Collaboration tools I’m considering

We’ve been looking at various Web 2.0-ish collaboration tools that might make our life easier when working with clients on projects. I introduced some of my team to some of the poster children of the collaboration space:

www.dreamfactory.com

www.huddle.net

www.basecamphq.com

The feedback was interesting: DreamFactory was too sophisticated. The view was that if you wanted to go this far as DreamFactory would let you then you may as well stick with MS Project. Basecamp on the other hand was too simple, little better than just using basic Outlook Email and Google Docs. Huddle seemed just right. In particular its support for online editing of Word and Excel docs (using Zoho for extra Web 2.0 brownie points) in addition to offline editing was singled out for praise.

This feedback is based on a particular way of working so won’t work for everyone. However it was surprising to me (as a Ruby on Rails believer) that Basecamp got such short shrift from people with no axe to grind. I’d welcome any views on the pros and cons of various modern collaborative tools.
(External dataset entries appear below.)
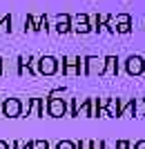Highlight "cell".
I'll return each mask as SVG.
<instances>
[{"label":"cell","instance_id":"cell-12","mask_svg":"<svg viewBox=\"0 0 145 149\" xmlns=\"http://www.w3.org/2000/svg\"><path fill=\"white\" fill-rule=\"evenodd\" d=\"M56 25H71V16L69 13H58L56 16Z\"/></svg>","mask_w":145,"mask_h":149},{"label":"cell","instance_id":"cell-5","mask_svg":"<svg viewBox=\"0 0 145 149\" xmlns=\"http://www.w3.org/2000/svg\"><path fill=\"white\" fill-rule=\"evenodd\" d=\"M47 111H49V116H54V118H63L65 113H67V102H65V98H51L49 105H47Z\"/></svg>","mask_w":145,"mask_h":149},{"label":"cell","instance_id":"cell-14","mask_svg":"<svg viewBox=\"0 0 145 149\" xmlns=\"http://www.w3.org/2000/svg\"><path fill=\"white\" fill-rule=\"evenodd\" d=\"M71 20H74V25H78V22H89V16L87 13H76Z\"/></svg>","mask_w":145,"mask_h":149},{"label":"cell","instance_id":"cell-3","mask_svg":"<svg viewBox=\"0 0 145 149\" xmlns=\"http://www.w3.org/2000/svg\"><path fill=\"white\" fill-rule=\"evenodd\" d=\"M125 71L130 76H143V71H145V58H141V56H130L125 60Z\"/></svg>","mask_w":145,"mask_h":149},{"label":"cell","instance_id":"cell-21","mask_svg":"<svg viewBox=\"0 0 145 149\" xmlns=\"http://www.w3.org/2000/svg\"><path fill=\"white\" fill-rule=\"evenodd\" d=\"M32 149H49V145H47V143H34Z\"/></svg>","mask_w":145,"mask_h":149},{"label":"cell","instance_id":"cell-22","mask_svg":"<svg viewBox=\"0 0 145 149\" xmlns=\"http://www.w3.org/2000/svg\"><path fill=\"white\" fill-rule=\"evenodd\" d=\"M132 149H145V140H136V143L132 145Z\"/></svg>","mask_w":145,"mask_h":149},{"label":"cell","instance_id":"cell-11","mask_svg":"<svg viewBox=\"0 0 145 149\" xmlns=\"http://www.w3.org/2000/svg\"><path fill=\"white\" fill-rule=\"evenodd\" d=\"M116 33H132V22H120V25H116Z\"/></svg>","mask_w":145,"mask_h":149},{"label":"cell","instance_id":"cell-10","mask_svg":"<svg viewBox=\"0 0 145 149\" xmlns=\"http://www.w3.org/2000/svg\"><path fill=\"white\" fill-rule=\"evenodd\" d=\"M71 31L76 33H89V31H94L92 22H78V25H71Z\"/></svg>","mask_w":145,"mask_h":149},{"label":"cell","instance_id":"cell-16","mask_svg":"<svg viewBox=\"0 0 145 149\" xmlns=\"http://www.w3.org/2000/svg\"><path fill=\"white\" fill-rule=\"evenodd\" d=\"M116 149H132V143H127V140H116Z\"/></svg>","mask_w":145,"mask_h":149},{"label":"cell","instance_id":"cell-8","mask_svg":"<svg viewBox=\"0 0 145 149\" xmlns=\"http://www.w3.org/2000/svg\"><path fill=\"white\" fill-rule=\"evenodd\" d=\"M120 107H123V100L120 98H112L109 96V102H107V116L109 118H120Z\"/></svg>","mask_w":145,"mask_h":149},{"label":"cell","instance_id":"cell-4","mask_svg":"<svg viewBox=\"0 0 145 149\" xmlns=\"http://www.w3.org/2000/svg\"><path fill=\"white\" fill-rule=\"evenodd\" d=\"M38 71L43 76H54L58 71V60L54 56H43L38 60Z\"/></svg>","mask_w":145,"mask_h":149},{"label":"cell","instance_id":"cell-25","mask_svg":"<svg viewBox=\"0 0 145 149\" xmlns=\"http://www.w3.org/2000/svg\"><path fill=\"white\" fill-rule=\"evenodd\" d=\"M143 74H145V71H143Z\"/></svg>","mask_w":145,"mask_h":149},{"label":"cell","instance_id":"cell-13","mask_svg":"<svg viewBox=\"0 0 145 149\" xmlns=\"http://www.w3.org/2000/svg\"><path fill=\"white\" fill-rule=\"evenodd\" d=\"M120 22H132V16H130V13H118V16H114V25H120Z\"/></svg>","mask_w":145,"mask_h":149},{"label":"cell","instance_id":"cell-6","mask_svg":"<svg viewBox=\"0 0 145 149\" xmlns=\"http://www.w3.org/2000/svg\"><path fill=\"white\" fill-rule=\"evenodd\" d=\"M20 100H16V98H9L2 105V111H5V116H9V118H16V116H20Z\"/></svg>","mask_w":145,"mask_h":149},{"label":"cell","instance_id":"cell-23","mask_svg":"<svg viewBox=\"0 0 145 149\" xmlns=\"http://www.w3.org/2000/svg\"><path fill=\"white\" fill-rule=\"evenodd\" d=\"M0 149H9V147H7V143H2V140H0Z\"/></svg>","mask_w":145,"mask_h":149},{"label":"cell","instance_id":"cell-24","mask_svg":"<svg viewBox=\"0 0 145 149\" xmlns=\"http://www.w3.org/2000/svg\"><path fill=\"white\" fill-rule=\"evenodd\" d=\"M105 149H116V147H109V145H107V143H105Z\"/></svg>","mask_w":145,"mask_h":149},{"label":"cell","instance_id":"cell-18","mask_svg":"<svg viewBox=\"0 0 145 149\" xmlns=\"http://www.w3.org/2000/svg\"><path fill=\"white\" fill-rule=\"evenodd\" d=\"M76 149H92V140H81L76 145Z\"/></svg>","mask_w":145,"mask_h":149},{"label":"cell","instance_id":"cell-1","mask_svg":"<svg viewBox=\"0 0 145 149\" xmlns=\"http://www.w3.org/2000/svg\"><path fill=\"white\" fill-rule=\"evenodd\" d=\"M103 67H105V58L98 56L83 58V74L85 76H103Z\"/></svg>","mask_w":145,"mask_h":149},{"label":"cell","instance_id":"cell-7","mask_svg":"<svg viewBox=\"0 0 145 149\" xmlns=\"http://www.w3.org/2000/svg\"><path fill=\"white\" fill-rule=\"evenodd\" d=\"M118 74V56H105L103 76H116Z\"/></svg>","mask_w":145,"mask_h":149},{"label":"cell","instance_id":"cell-17","mask_svg":"<svg viewBox=\"0 0 145 149\" xmlns=\"http://www.w3.org/2000/svg\"><path fill=\"white\" fill-rule=\"evenodd\" d=\"M49 98H65V89H54L49 93Z\"/></svg>","mask_w":145,"mask_h":149},{"label":"cell","instance_id":"cell-19","mask_svg":"<svg viewBox=\"0 0 145 149\" xmlns=\"http://www.w3.org/2000/svg\"><path fill=\"white\" fill-rule=\"evenodd\" d=\"M92 149H105V140H92Z\"/></svg>","mask_w":145,"mask_h":149},{"label":"cell","instance_id":"cell-15","mask_svg":"<svg viewBox=\"0 0 145 149\" xmlns=\"http://www.w3.org/2000/svg\"><path fill=\"white\" fill-rule=\"evenodd\" d=\"M56 149H76V145L71 143V140H60V143L56 145Z\"/></svg>","mask_w":145,"mask_h":149},{"label":"cell","instance_id":"cell-20","mask_svg":"<svg viewBox=\"0 0 145 149\" xmlns=\"http://www.w3.org/2000/svg\"><path fill=\"white\" fill-rule=\"evenodd\" d=\"M56 29L60 31V33H69V31H71V25H56Z\"/></svg>","mask_w":145,"mask_h":149},{"label":"cell","instance_id":"cell-2","mask_svg":"<svg viewBox=\"0 0 145 149\" xmlns=\"http://www.w3.org/2000/svg\"><path fill=\"white\" fill-rule=\"evenodd\" d=\"M63 74L65 76H78V74H83V58H78V56L63 58Z\"/></svg>","mask_w":145,"mask_h":149},{"label":"cell","instance_id":"cell-9","mask_svg":"<svg viewBox=\"0 0 145 149\" xmlns=\"http://www.w3.org/2000/svg\"><path fill=\"white\" fill-rule=\"evenodd\" d=\"M134 116V98L123 100V107H120V118H132Z\"/></svg>","mask_w":145,"mask_h":149}]
</instances>
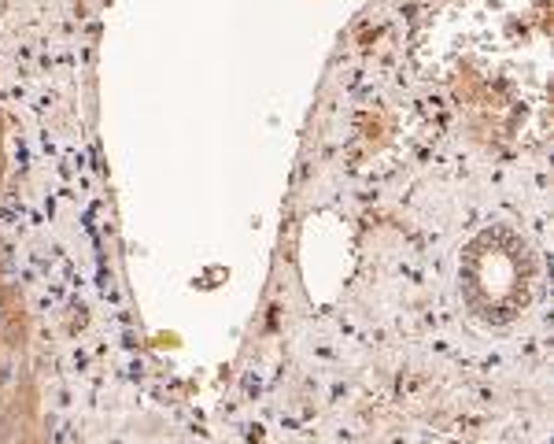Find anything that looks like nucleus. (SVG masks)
Returning <instances> with one entry per match:
<instances>
[{
  "label": "nucleus",
  "instance_id": "f257e3e1",
  "mask_svg": "<svg viewBox=\"0 0 554 444\" xmlns=\"http://www.w3.org/2000/svg\"><path fill=\"white\" fill-rule=\"evenodd\" d=\"M532 252L517 233L495 226L473 237L462 252L466 303L488 322L517 319L532 300Z\"/></svg>",
  "mask_w": 554,
  "mask_h": 444
}]
</instances>
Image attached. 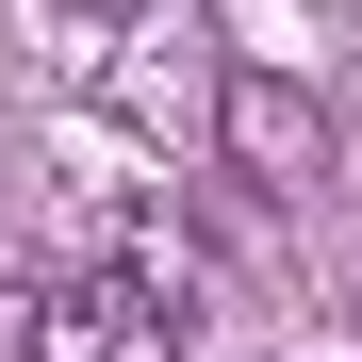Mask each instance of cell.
I'll return each instance as SVG.
<instances>
[{
	"label": "cell",
	"instance_id": "obj_1",
	"mask_svg": "<svg viewBox=\"0 0 362 362\" xmlns=\"http://www.w3.org/2000/svg\"><path fill=\"white\" fill-rule=\"evenodd\" d=\"M0 329H17V362H181V296L165 280H0Z\"/></svg>",
	"mask_w": 362,
	"mask_h": 362
},
{
	"label": "cell",
	"instance_id": "obj_2",
	"mask_svg": "<svg viewBox=\"0 0 362 362\" xmlns=\"http://www.w3.org/2000/svg\"><path fill=\"white\" fill-rule=\"evenodd\" d=\"M214 148H230V181H264V198H313L329 181V99L296 66H230L214 83Z\"/></svg>",
	"mask_w": 362,
	"mask_h": 362
},
{
	"label": "cell",
	"instance_id": "obj_3",
	"mask_svg": "<svg viewBox=\"0 0 362 362\" xmlns=\"http://www.w3.org/2000/svg\"><path fill=\"white\" fill-rule=\"evenodd\" d=\"M49 17H83V33H115V17H132V0H49Z\"/></svg>",
	"mask_w": 362,
	"mask_h": 362
}]
</instances>
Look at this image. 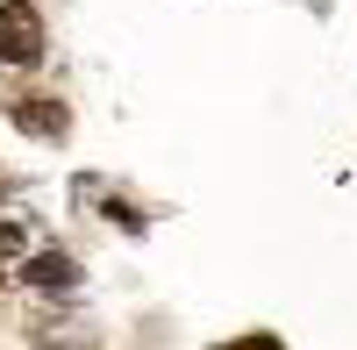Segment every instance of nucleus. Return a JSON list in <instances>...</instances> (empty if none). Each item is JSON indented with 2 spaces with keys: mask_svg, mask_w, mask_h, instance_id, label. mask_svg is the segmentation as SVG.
I'll list each match as a JSON object with an SVG mask.
<instances>
[{
  "mask_svg": "<svg viewBox=\"0 0 357 350\" xmlns=\"http://www.w3.org/2000/svg\"><path fill=\"white\" fill-rule=\"evenodd\" d=\"M43 57V22L29 15V0H0V65H36Z\"/></svg>",
  "mask_w": 357,
  "mask_h": 350,
  "instance_id": "obj_1",
  "label": "nucleus"
},
{
  "mask_svg": "<svg viewBox=\"0 0 357 350\" xmlns=\"http://www.w3.org/2000/svg\"><path fill=\"white\" fill-rule=\"evenodd\" d=\"M29 286H43V294H72V257H65V250L29 257Z\"/></svg>",
  "mask_w": 357,
  "mask_h": 350,
  "instance_id": "obj_2",
  "label": "nucleus"
},
{
  "mask_svg": "<svg viewBox=\"0 0 357 350\" xmlns=\"http://www.w3.org/2000/svg\"><path fill=\"white\" fill-rule=\"evenodd\" d=\"M15 122L57 143V136H65V107H57V100H22V107H15Z\"/></svg>",
  "mask_w": 357,
  "mask_h": 350,
  "instance_id": "obj_3",
  "label": "nucleus"
},
{
  "mask_svg": "<svg viewBox=\"0 0 357 350\" xmlns=\"http://www.w3.org/2000/svg\"><path fill=\"white\" fill-rule=\"evenodd\" d=\"M8 250H22V229H15V222H0V257H8Z\"/></svg>",
  "mask_w": 357,
  "mask_h": 350,
  "instance_id": "obj_4",
  "label": "nucleus"
},
{
  "mask_svg": "<svg viewBox=\"0 0 357 350\" xmlns=\"http://www.w3.org/2000/svg\"><path fill=\"white\" fill-rule=\"evenodd\" d=\"M236 350H279V336H243Z\"/></svg>",
  "mask_w": 357,
  "mask_h": 350,
  "instance_id": "obj_5",
  "label": "nucleus"
}]
</instances>
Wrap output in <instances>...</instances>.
Procurement Solutions Exhibition – Things I might be buying

I was at Procurement Solutions yesterday as a speaker. But also walking the exhibition floor I came across two companies which looked pretty cool and which I will be checking out further:

Huddle

Huddle is one of the UK’s rising stars in the Enterprise 2.0 space. They make very simple online collaboration software, in a similar vein as Basecamp. Why am I interested? I am looking at better ways for us to integrate with our clients during our projects. Trouble is, most of our clients aren’t very familiar with MS Project. So a non-MS Project project managemnet/collaboration tool is going to be interesting. Especially if the price tag compares favourably against MS Project. Huddle’s Head of Marcomms was on the stand and she was refreshingly candid. I asked her how the product compared to Basecamp and DreamFactory. She wasn’t familiar with DreamFactory but there and then googled them, on her laptop which was hooked up to the plasma display on her stand. She didn’t drill into their site, clearly – she just looked at the google results. But it’s refreshing to see someone who can be open about their product and its merits compared to the rest of the marketplace – and doesn’t need to rely so much on spin. (Unless of course she was secretly spinning me in some subtle way I didn’t notice).

Mimio

Mimio make devices that attach to your whiteboard and capture the information on the whiteboard electronically. It’s all very automagic but the bits I played with and looked at certainly seemed to work. Now, I adore whiteboards. So something that can extract the scribbles I make on whiteboards – and at a sub $1000 price tag – is going to be interesting to check out further.

The consumerisation of enterprise (e-sourcing) software

Hand on heart, what would you say are the most popular e-sourcing technologies amongst buyers? How about:

  • Outlook
  • Google
  • Excel

Sorry Ariba, sorry Emptoris, sorry Procuri, sorry Iasta.

This pattern extends far further than just the world of procurement.

Once I, like many others, used to assume that dragging users by their ears until they saw the light of a new enterprise system was just part of the normal process of deploying a new enterprise software system. They used to call it change management.

But again, like many others, I have been blown away by how fast adoption can kick in for software that is genuinely good and flexible enough that people want to use it.

Imagine enterprise software that didn’t need change management. Imagine users demanding software. Like they do with MS Office, email, Google Maps, etc. Imagine software that doesn’t add new features for the sake of it release after release, but just builds one or two pieces that work well and which people can understand fast.

Now look at Huddle, or Coupa, or 37Signals. These guys are onto something.